TASK DESCRIPTION: Repeat exactly, and only, the lines from the line containing "By what distance" through the last line of the records below, including both.

— start of STORED RECORDS —

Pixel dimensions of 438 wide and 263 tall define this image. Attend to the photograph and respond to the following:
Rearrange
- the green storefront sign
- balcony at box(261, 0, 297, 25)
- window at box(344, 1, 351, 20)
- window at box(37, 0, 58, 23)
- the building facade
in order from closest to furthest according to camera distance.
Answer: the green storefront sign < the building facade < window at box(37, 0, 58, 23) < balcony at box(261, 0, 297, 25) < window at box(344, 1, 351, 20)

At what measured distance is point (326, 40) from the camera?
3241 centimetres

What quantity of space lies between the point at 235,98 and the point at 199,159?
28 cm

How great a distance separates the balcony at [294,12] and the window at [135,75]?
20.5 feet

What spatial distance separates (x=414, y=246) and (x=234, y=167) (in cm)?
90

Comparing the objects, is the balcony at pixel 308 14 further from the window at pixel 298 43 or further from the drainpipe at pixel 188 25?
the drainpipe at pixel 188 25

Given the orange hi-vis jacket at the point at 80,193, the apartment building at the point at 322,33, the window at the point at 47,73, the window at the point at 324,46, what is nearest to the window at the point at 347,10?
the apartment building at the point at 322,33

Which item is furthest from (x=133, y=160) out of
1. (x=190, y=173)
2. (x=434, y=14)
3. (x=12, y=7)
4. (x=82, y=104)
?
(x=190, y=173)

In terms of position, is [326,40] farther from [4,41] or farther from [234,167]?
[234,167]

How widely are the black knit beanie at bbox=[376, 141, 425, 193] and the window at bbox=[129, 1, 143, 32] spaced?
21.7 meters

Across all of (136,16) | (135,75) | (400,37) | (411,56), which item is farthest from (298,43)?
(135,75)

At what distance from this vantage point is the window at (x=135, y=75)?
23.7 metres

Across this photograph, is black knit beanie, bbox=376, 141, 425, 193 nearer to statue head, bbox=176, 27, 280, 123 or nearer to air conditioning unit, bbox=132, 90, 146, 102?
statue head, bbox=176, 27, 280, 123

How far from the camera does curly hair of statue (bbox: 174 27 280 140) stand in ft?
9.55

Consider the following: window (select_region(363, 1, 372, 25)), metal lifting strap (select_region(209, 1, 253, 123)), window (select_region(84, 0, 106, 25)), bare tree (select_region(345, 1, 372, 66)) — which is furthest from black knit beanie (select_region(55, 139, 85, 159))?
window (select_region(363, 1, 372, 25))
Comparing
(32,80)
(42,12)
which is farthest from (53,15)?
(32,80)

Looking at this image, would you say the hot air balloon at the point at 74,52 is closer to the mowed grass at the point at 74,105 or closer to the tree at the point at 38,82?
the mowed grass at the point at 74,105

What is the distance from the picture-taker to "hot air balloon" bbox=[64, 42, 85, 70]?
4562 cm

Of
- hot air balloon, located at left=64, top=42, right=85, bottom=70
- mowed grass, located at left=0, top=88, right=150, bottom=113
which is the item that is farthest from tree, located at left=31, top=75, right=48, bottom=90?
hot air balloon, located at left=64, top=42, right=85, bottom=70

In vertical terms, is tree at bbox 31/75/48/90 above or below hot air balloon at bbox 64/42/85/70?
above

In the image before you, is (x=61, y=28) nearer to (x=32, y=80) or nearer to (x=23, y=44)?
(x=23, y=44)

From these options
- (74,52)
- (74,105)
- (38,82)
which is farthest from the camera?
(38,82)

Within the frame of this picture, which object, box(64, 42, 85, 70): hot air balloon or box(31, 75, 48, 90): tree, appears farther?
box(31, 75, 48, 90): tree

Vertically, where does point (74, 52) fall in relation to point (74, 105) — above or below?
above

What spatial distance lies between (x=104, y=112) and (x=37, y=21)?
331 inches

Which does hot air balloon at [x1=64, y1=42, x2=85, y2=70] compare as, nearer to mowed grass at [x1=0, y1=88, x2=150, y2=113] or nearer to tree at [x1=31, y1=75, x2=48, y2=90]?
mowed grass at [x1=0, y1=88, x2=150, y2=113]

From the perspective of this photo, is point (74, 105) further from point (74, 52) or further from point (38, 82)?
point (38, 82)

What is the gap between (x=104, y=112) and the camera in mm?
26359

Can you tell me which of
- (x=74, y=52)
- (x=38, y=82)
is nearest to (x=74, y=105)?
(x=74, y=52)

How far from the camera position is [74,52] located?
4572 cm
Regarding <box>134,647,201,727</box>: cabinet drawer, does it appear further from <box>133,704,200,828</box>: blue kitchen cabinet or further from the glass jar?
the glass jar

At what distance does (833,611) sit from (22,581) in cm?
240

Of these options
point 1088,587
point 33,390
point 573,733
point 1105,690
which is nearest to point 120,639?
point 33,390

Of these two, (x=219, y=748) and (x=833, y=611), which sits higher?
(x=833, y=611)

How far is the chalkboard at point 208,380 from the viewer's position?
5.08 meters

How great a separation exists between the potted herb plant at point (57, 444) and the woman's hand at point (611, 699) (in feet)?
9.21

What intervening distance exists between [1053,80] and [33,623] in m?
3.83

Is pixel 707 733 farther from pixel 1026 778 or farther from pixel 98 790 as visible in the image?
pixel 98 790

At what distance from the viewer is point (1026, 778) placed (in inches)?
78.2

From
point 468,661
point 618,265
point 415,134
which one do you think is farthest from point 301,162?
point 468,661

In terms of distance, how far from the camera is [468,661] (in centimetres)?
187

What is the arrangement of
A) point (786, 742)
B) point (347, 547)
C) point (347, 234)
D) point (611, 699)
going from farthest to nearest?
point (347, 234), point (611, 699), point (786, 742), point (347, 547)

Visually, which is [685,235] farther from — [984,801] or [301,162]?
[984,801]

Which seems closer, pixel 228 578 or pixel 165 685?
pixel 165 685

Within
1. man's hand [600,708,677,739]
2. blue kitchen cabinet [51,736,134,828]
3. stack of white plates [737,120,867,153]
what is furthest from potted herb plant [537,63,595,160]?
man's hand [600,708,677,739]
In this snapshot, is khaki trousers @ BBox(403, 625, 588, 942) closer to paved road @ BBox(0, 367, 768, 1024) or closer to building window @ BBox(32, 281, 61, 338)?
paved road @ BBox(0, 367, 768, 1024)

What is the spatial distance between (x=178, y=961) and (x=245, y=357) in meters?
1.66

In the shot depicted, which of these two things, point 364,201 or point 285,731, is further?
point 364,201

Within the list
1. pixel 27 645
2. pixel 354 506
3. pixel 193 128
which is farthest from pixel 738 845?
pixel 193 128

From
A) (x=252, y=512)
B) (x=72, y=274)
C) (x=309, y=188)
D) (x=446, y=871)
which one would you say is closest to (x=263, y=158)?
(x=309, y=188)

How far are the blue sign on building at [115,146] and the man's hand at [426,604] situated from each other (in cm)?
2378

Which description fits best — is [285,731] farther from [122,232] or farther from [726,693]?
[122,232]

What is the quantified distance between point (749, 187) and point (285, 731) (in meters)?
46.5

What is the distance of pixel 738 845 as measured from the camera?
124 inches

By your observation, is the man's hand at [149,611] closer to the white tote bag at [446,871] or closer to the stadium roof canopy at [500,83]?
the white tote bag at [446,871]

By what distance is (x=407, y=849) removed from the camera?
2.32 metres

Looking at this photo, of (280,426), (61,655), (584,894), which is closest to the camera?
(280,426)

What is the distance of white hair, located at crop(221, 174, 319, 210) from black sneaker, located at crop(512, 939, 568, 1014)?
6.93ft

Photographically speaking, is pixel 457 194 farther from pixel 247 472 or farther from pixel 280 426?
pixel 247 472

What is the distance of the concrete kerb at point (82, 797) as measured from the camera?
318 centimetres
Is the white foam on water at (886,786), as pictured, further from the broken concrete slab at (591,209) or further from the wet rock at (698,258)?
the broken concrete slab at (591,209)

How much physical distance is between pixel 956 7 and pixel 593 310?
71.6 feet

— end of STORED RECORDS —

SOLUTION FOR THIS PROBLEM:
By what distance is (x=407, y=849) removed from the camera?
2.32 metres

Looking at this photo, of (280,426), (61,655), (584,894), which is closest to the camera?
(280,426)

What is the distance of white hair, located at crop(221, 174, 319, 210) from black sneaker, located at crop(512, 939, 568, 1014)?
6.93ft

Photographically speaking, is pixel 457 194 farther from pixel 247 472 or farther from pixel 280 426?
pixel 247 472

What is the distance of the concrete kerb at point (82, 797) as measured from the camera?
318 centimetres
Is the white foam on water at (886,786), as pictured, further from the broken concrete slab at (591,209) or further from the wet rock at (698,258)?
the broken concrete slab at (591,209)

How much physical distance is between pixel 956 7 and pixel 593 310?
71.6 feet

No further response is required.